By Stephen StirlingThursday, July 23, 2009 9:14 AM EDT
The campaigns of five Democratic candidates vying for City Councilman Tony Avella’s (D-Bayside) soon-to-be vacated seat called for a moratorium on petition challenges, but were all subsequently challenged by the supporters of the one candidate who declined to enter the agreement.
Tom Cooke, Kevin Kim, Steve Behar and a representative for Debra Markell stood outside the headquarters for the Queens County Democratic Party Friday morning to ask for the campaigns of Paul Vallone and Jerry Ianecce to join them in agreeing not to challenge the signature petitions each had filed with the city Elections Board by yesterday.

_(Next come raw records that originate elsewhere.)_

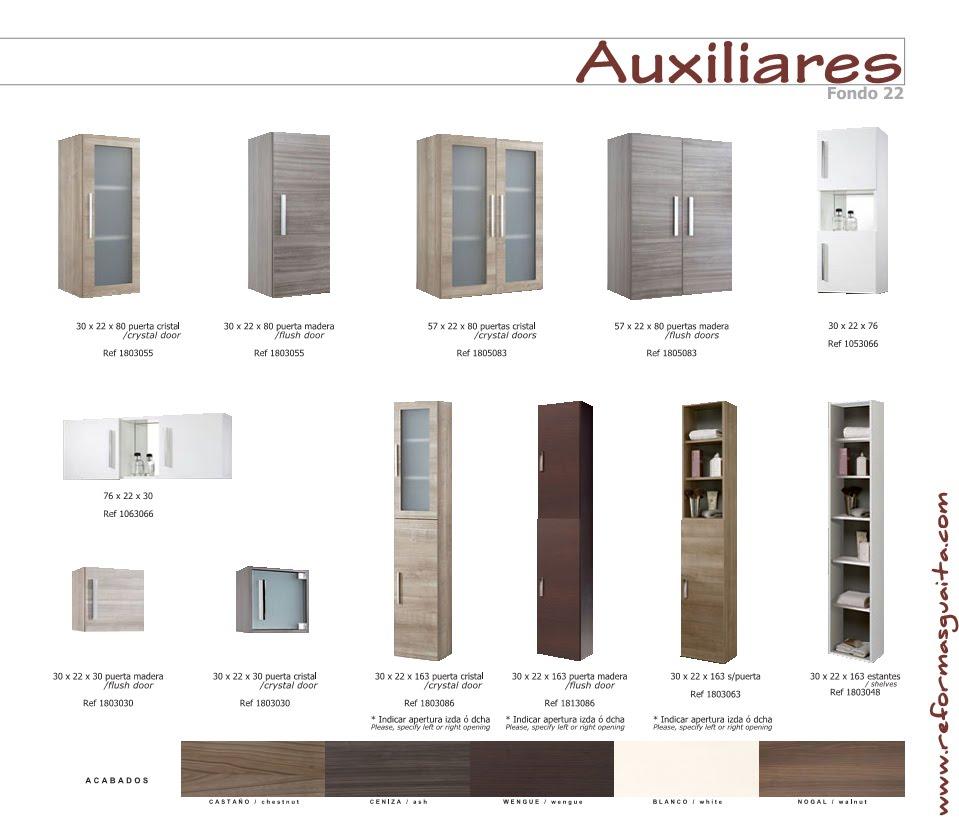 Muebles auxiliares para el ba o iv reformas guaita for Muebles auxiliares modernos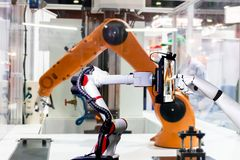 Robotic artificial automated manufacturing smart robot touch screen tablet royalty free stock photography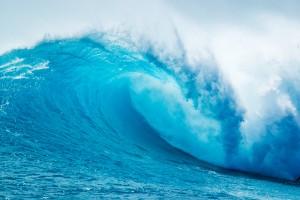 Die OceanWaterWave-Erfahrung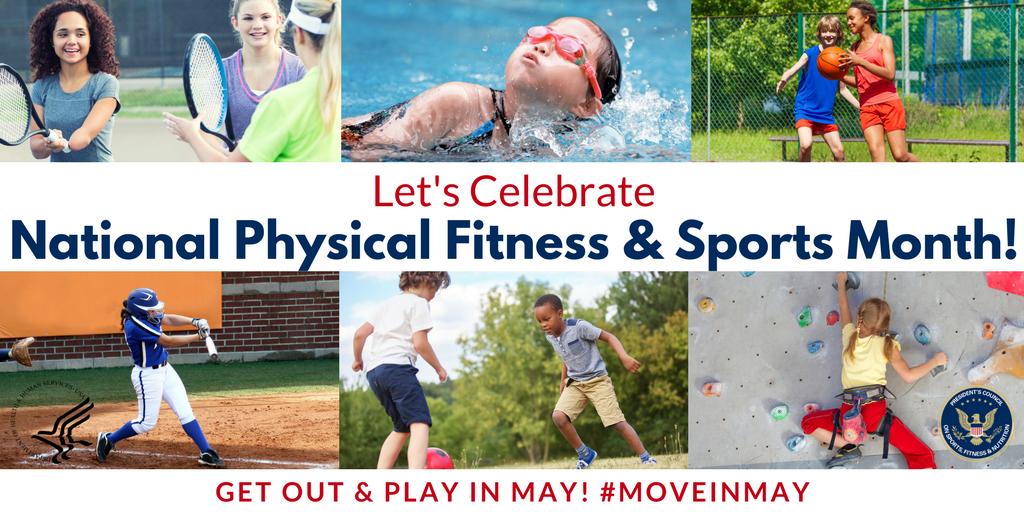 Social media graphic with images of active youth to promote National Physical Fitness and Sports Month. Graphic encourages use of hashtag #moveinmay for social media posts related to active living and sports.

“We’re doing this not because our petitions are weak, but because they want to tie up our limited resources by taking our campaigns to court,” Cooke said.
Each of the four campaigns present said they filed more than 2,500 valid signatures with the board, well over the required 900.

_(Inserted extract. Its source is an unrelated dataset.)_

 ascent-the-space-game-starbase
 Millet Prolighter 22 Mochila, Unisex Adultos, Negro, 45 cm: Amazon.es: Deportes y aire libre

Vallone’s campaign later agreed and said it could not attend the news conference because the real estate attorney was receiving the endorsement of Mayor Michael Bloomberg in Flushing at the time.
But Richard Rapp, an associate of CB 11 Chairman Jerry Ianecce’s campaign, filed an objection to all five who entered the agreement, drawing the ire of several of the candidates.
“I respect the New York State Election Law and the safeguards in place to ensure that the democratic process is protected from abuse and fraud,” Markell said. “It should not be used as a political tool, I believe that’s what Jerry Ianecce is doing here.”
Ianecce and his campaign declined to comment.
Challenges to petition signatures are not uncommon, however, and can often be tied up in courts for weeks. In many cases, the fields in highly contested primary races are whittled down as successful challenges toss would-be candidates from the official ballot.
Behar blasted the Democratic Party-backed campaign of Ianecce and Vallone, an attorney who hails from one of the most politically powerful families in Queens, for declining to enter into such an agreement.
“Sometimes you use the system to its advantage even though it’s not the right thing to do,” Behar said. “So when challenges begin to come in, we’ll know where they’re coming from.”
Although one of the campaigns, Vallone’s, said it will not be from its end.
Vallone Campaign Manager Chuck Apelian said his campaign does not plan on issuing any challenges, but could not join the coalition in Forest Hills, and questioned why Cooke and Behar were critical.
“We agree with them. We told them we just couldn’t get there because of the timing,” Apelian said. “I don’t know why they’re saying that. Now they’re the ones playing the negative card.”
Vallone received the endorsement of Mayor Michael Bloomberg in Flushing — an event that took place at the same time.
Ianecce could not immediately be reached for comment.